The Food and Agriculture Organization

The Food and Agriculture Organization of the United Nations (FAO) has been working closely with the Guyanese government to promote sustainable agricultural systems and alleviate hunger and poverty.

Guyana’s 2012-2015 National Medium-Term Priority Framework, which is now known as the Country Programming Framework (CPF), is guiding the FAO’s assistance in the country. The CPF centers on four priority areas:

  • Food security and nutrition
  • Agricultural and rural development
  • Renewable natural resources and climate change
  • Agricultural health and food safety

Among its projects, FAO’s most successful initiative in Guyana’s agriculture sector aims to train people on how to respond to extreme climate change and natural disasters.
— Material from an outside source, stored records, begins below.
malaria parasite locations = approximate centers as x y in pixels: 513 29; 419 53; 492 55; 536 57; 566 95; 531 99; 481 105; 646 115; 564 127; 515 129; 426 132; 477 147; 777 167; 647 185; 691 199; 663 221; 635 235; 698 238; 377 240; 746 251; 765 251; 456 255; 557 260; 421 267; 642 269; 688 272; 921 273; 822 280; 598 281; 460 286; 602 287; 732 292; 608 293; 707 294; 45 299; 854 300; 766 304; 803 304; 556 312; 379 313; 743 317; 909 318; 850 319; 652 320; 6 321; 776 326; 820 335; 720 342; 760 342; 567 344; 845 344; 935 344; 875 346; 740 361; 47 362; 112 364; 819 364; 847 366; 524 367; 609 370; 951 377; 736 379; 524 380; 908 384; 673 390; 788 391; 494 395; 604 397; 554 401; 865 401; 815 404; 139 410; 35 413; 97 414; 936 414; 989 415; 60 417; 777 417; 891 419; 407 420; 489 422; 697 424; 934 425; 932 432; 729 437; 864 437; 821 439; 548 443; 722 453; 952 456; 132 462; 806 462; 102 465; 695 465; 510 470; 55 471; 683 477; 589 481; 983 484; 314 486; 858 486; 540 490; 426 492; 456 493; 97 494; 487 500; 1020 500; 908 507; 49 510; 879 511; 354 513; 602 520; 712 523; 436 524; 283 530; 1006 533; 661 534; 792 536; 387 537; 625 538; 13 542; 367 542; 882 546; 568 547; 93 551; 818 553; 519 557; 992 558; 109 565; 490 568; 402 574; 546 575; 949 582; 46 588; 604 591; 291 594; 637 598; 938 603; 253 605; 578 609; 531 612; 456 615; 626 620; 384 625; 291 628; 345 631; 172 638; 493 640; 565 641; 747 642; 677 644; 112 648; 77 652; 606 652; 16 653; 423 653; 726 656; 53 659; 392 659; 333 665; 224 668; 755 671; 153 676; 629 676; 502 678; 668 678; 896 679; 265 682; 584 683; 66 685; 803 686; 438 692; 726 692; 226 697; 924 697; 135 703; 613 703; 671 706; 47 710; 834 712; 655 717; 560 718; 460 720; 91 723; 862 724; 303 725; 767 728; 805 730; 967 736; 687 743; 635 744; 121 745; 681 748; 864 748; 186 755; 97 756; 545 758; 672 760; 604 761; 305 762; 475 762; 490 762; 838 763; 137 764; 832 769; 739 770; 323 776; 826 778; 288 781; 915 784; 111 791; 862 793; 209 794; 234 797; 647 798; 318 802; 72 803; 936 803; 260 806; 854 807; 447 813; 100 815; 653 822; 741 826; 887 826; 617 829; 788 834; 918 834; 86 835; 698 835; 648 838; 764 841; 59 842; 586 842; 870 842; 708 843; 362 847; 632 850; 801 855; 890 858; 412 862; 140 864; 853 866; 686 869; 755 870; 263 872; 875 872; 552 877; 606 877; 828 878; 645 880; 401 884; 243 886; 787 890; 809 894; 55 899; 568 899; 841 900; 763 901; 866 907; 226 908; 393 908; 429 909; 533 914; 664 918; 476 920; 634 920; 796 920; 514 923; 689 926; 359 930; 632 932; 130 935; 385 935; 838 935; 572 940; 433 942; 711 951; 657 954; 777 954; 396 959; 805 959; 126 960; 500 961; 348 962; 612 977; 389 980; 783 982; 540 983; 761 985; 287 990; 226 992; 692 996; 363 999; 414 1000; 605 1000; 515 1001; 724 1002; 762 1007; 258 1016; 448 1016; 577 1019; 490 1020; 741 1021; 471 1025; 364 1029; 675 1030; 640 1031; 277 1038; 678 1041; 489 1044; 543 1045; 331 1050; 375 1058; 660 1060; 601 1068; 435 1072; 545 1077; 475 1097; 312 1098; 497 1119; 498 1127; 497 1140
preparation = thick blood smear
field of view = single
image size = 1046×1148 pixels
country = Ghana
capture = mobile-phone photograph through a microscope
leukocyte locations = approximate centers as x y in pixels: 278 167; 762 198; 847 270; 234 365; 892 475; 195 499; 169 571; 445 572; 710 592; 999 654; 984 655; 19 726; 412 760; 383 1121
Droughts and floods severely affect farmers and the agriculture sector in Guyana. The FAO assisted the Guyanese government in the formation of a Disaster Risk Management (DRM) Plan.

The project included training Ministry of Agriculture extension officers and other stakeholders in accordance with the FAO Livelihood Assessment Toolkit and a “full assessment of existing mechanisms for prevention, mitigation and preparedness, as well as response and recovery.” As a result, an informative report emerged to help the development of sustainable agriculture in Guyana. This project had success at the community level, and the Guyanese government has called on the FAO to help implement the DRM Plan in response to extreme climatic changes.

Other Projects for Sustainable Agriculture

Several other projects funded by foreign organizations are working to develop sustainable agriculture in Guyana. For instance, the International Fund for Agricultural Development (IFAD) funded Rural Enterprise and Development Project (READ) seeks to strengthen “intermediary service providers, institutions whose services add value to production and marketing systems and improve rural welfare.” In addition, the program works with rural communities to improve their capacity to capitalize on market opportunities.

Similarly, the Inter-American Development Bank (IDB) funded Agricultural Export Diversification Program (ADP) aims to establish institutions and services for a sustainable increase in the incomes from “the export of non-traditional agricultural exports in aquaculture, fruits and vegetables and livestock subsectors.” This project focuses on developing commodity chains on the nontraditional agricultural products in order to address Guyana’s export growth rate volatility.

Investment in sustainable agriculture in Guyana is crucial in order to boost productivity and sustainable use of resources in the country. Hopefully, with similar continued efforts, the country will be able to reduce poverty and promote food accessibility for everyone.